OBJECTIVE 1 →
Sum up the news article about the Davis peer sexual harassment case in two sentences.
OBJECTIVE 2 →
Transcribe the news article about the Davis case word for word from "The request in" to "in the issue.".

The request in a case involving a Georgia district puts off until the high court’s next term any possibility that the court will resolve the question, which has sharply divided lower federal courts. But the action is a clear sign that the justices are interested in the issue.

The court asked the Department of Justice to comment on a case involving alleged harassment of a 5th grade girl by one of her male classmates in 1992-93 at an elementary school in the Monroe County, Ga., district.

The suit by Aurelia Davis and her daughter, LaShonda, alleges that school officials failed to respond to repeated complaints about a male classmate who fondled her and spoke in sexually explicit terms over the course of five months.

A federal appeals court ruled last year that the girl and her mother had no cause of action under Title IX of the Education Amendments of 1972 because, under most circumstances, districts cannot be held liable for so-called peer sexual harassment. Title IX prohibits all forms of sexual discrimination in schools receiving federal funds. (“Federal Courts Split Over Schools’ Responsibility for Peer Sexual Harassment,” Sept. 3, 1997.)

The girl and mother appealed to the Supreme Court in Davis v. Monroe County Board of Education (Case No. 97-843). Several women’s rights and civil rights groups urged the high court to accept the appeal to resolve the issue of whether districts can be held legally responsible for harassment among students.

“It is time for this court to step into the fray and clarify the legal standards governing Title IX peer-sexual-harassment claims,” says a brief filed by the National Women’s Law Center, a Washington-based legal organization that is representing the Davis family in the case.

OCR Guidelines

The brief notes that under guidelines put forth by the federal Department of Education last year, schools have a duty to prevent sexual harassment of students by their peers and to respond effectively to complaints. (“ED Issues Guidance on Sex Harassment of Students,” March 19, 1997.)

But in a 7-4 ruling in the Davis case, the full U.S. Court of Appeals for the 11th Circuit rejected the broad view of Title IX taken by the Education Department’s office for civil rights.

“We don’t think that the [Monroe County school] board was on notice when it accepted federal funding that it could be held liable in this situation,” the appeals court majority said last year.

From a reading of the briefs, the Supreme Court could already discern the Clinton administration’s views on peer sexual harassment based on the Education Department’s recent policy guidance.

DATA EXTRACT →
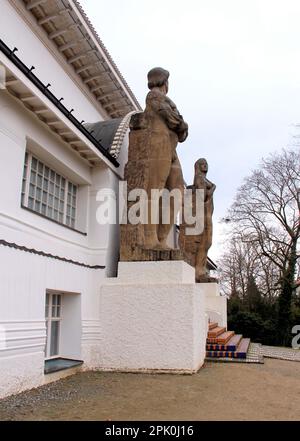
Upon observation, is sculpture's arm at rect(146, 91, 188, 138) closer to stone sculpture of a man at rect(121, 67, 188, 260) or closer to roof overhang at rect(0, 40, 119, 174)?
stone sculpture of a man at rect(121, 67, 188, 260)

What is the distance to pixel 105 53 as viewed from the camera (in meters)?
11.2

RESULT 1 →
The Supreme Court asked the Department of Justice to comment on a suit by Aurelia Davis and her daughter, LaShonda, who allege that officials in the Monroe County, Ga., school district failed to respond to repeated complaints about a male classmate who harassed the girl in 5th grade. A federal appeals court had ruled that they had no cause of action under Title IX because districts generally cannot be held liable for peer sexual harassment, a question that has sharply divided lower federal courts.

RESULT 2 →
The request in a case involving a Georgia district puts off until the high court’s next term any possibility that the court will resolve the question, which has sharply divided lower federal courts. But the action is a clear sign that the justices are interested in the issue.